“Dunia internasional” mencoba dengan berbagai cara ingin menjatuhkan Bung Karno.
Tetapi Soekarno terlalu kuat untuk dijatuhkan secara langsung dengan menyerangnya langsung seperti yang biasa dilakukan oleh nekolim terhadap negara-negara lain.
Usaha menjinakkan Soekarno dengan mengajak masuk dalam Blok Barat atau Blok Timur pun diresponnya dengan menggalang negara-negara Non Blok.
Sabotase terselubung oleh “dunia internasional” untuk memancing kemarahan Soekarno pun ditandinginya dengan berani menyelenggarakan Conefo, ganefo dan keluar dari PBB.
“Dunia internasional” akhirnya menyadari. Menjatuhkan Soekarno secara langsung sungguh tak mungkin. Soekarno hanya bisa jatuh oleh orang-orang sekitarnya yang bisa dikontrol dari benua lain.
Dan dicarilah orang-orang yang sekiranya punya silsilah khusus yang mungkin bisa diarahkan.
Mereka. “Dunia internasional” juga tahu. Bahwa melemahkan Indonesia tidak perlu dengan mengerahkan kapal-kapal induk. Indonesia bisa dibuat berantakan dengan dihembusi berita-berita bohong atau fitnah yang diskriminatif, menyangkut tentang ras, etnis dan agama.
Maka bermainlah—terlibatlah, negara-negara lain untuk merancang pengkhianatan. Maka tragedi berdarah G30S-PKI 1965 terjadi.
Dan jatuhlah Soekarno seperti yang dikehendaki “dunia internasional.” Dan sebagai terimakasihnya kepada pengganti Soekarno, “dunia internasional” menghadiahi berbagai bantuan semu terutama yang menyangkut ekonomi dan pembangunan yang menjerumuskan bangsa Indonesia ke kubangan berbagai krisis.
Tetapi karena takut terbongkar jelas kejahatan licik yang dilakukan oleh “dunia internasional” terhadap Sukarno.
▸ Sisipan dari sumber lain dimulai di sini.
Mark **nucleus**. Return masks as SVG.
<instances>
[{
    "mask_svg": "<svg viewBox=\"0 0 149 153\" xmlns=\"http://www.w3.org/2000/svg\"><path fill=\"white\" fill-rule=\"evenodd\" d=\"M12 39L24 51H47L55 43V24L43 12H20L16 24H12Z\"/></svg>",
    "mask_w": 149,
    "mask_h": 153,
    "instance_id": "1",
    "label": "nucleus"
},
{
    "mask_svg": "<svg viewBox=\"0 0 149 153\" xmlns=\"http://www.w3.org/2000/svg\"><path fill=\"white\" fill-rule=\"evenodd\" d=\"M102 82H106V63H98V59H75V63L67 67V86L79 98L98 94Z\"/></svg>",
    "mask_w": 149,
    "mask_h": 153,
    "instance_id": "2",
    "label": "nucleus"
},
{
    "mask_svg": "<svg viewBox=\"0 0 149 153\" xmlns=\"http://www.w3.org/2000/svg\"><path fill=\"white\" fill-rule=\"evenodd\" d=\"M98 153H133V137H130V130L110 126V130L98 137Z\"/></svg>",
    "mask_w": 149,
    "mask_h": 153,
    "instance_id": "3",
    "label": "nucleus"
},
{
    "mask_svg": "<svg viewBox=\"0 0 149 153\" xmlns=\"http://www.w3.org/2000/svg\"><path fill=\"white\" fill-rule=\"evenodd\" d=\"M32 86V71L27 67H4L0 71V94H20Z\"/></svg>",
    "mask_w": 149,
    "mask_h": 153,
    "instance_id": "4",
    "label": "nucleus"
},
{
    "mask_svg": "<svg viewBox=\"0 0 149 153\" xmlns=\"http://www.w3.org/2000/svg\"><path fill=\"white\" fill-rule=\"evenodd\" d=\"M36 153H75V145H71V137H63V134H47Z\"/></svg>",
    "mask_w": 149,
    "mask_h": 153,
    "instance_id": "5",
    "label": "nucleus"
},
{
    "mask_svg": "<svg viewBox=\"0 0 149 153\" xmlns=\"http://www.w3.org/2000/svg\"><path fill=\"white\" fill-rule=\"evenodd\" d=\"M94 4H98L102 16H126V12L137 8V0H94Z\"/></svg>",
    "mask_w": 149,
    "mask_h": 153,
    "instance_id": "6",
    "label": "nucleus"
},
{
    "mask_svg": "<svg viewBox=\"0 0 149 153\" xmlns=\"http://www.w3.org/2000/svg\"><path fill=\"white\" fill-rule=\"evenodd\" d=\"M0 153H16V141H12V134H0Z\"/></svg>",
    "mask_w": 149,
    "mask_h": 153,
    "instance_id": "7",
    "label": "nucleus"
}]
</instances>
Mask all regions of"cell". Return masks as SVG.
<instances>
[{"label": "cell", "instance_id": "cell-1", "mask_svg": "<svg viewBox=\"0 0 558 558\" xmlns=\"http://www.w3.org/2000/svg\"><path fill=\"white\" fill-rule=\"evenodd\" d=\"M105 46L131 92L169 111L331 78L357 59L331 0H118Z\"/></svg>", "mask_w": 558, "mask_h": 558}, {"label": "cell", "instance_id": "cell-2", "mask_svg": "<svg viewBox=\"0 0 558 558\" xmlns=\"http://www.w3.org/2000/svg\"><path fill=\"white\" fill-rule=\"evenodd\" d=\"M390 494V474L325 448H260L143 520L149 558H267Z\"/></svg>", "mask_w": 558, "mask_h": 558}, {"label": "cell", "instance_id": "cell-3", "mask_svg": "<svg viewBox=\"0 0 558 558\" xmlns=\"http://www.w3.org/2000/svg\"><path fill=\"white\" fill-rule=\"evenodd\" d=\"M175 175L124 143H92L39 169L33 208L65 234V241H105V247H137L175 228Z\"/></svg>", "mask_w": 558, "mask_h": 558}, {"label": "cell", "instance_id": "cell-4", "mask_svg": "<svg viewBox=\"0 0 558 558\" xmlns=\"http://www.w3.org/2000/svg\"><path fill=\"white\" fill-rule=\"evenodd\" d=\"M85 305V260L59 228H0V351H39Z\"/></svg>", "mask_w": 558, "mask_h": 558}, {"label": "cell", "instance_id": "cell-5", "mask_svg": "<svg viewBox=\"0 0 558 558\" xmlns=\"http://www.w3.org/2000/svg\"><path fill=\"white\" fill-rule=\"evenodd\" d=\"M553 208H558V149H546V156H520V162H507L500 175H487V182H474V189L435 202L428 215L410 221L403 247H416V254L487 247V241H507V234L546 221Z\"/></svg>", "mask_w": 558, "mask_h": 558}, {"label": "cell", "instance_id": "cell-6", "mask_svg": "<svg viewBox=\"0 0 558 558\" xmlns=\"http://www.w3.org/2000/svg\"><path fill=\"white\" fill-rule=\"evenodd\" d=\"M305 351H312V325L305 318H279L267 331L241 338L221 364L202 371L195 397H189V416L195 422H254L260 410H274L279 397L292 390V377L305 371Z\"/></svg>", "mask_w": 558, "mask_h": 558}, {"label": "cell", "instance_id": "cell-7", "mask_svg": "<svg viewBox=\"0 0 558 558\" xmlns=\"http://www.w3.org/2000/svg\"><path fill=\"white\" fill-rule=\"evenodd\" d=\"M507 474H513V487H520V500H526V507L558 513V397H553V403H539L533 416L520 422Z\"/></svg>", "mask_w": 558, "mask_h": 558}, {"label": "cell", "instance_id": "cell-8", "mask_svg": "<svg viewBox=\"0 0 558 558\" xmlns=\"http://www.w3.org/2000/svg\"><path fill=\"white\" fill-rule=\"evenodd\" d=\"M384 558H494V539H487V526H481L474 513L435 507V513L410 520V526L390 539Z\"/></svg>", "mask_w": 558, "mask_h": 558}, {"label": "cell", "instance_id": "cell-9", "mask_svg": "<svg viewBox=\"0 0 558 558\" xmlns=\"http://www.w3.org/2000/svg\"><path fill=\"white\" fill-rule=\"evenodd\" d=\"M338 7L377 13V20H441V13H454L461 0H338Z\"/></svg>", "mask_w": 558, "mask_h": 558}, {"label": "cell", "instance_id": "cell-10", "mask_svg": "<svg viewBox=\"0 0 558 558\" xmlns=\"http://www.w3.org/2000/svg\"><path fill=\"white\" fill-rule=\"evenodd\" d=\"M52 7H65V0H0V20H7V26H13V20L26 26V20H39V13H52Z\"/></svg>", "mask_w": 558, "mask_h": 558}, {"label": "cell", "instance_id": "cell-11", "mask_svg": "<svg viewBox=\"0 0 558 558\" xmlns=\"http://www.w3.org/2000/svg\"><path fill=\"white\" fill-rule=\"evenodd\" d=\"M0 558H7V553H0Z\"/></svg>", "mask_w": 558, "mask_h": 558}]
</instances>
Maka “dunia internasional” diam saja menyaksikan sepuluh kejahatan HAM berat yang dilakukan pada periode 1965-1966 yang berupa pembunuhan massal, pemusnahan, pemenjaraan, perbudakan, penyiksaan, penghilangan paksa, kekerasan seksual, pengasingan, propaganda palsu, hingga genosida. Tidak lain adalah upaya mencegah terbongkarnya kejahatan licik orang-orang sekitar Soekarno.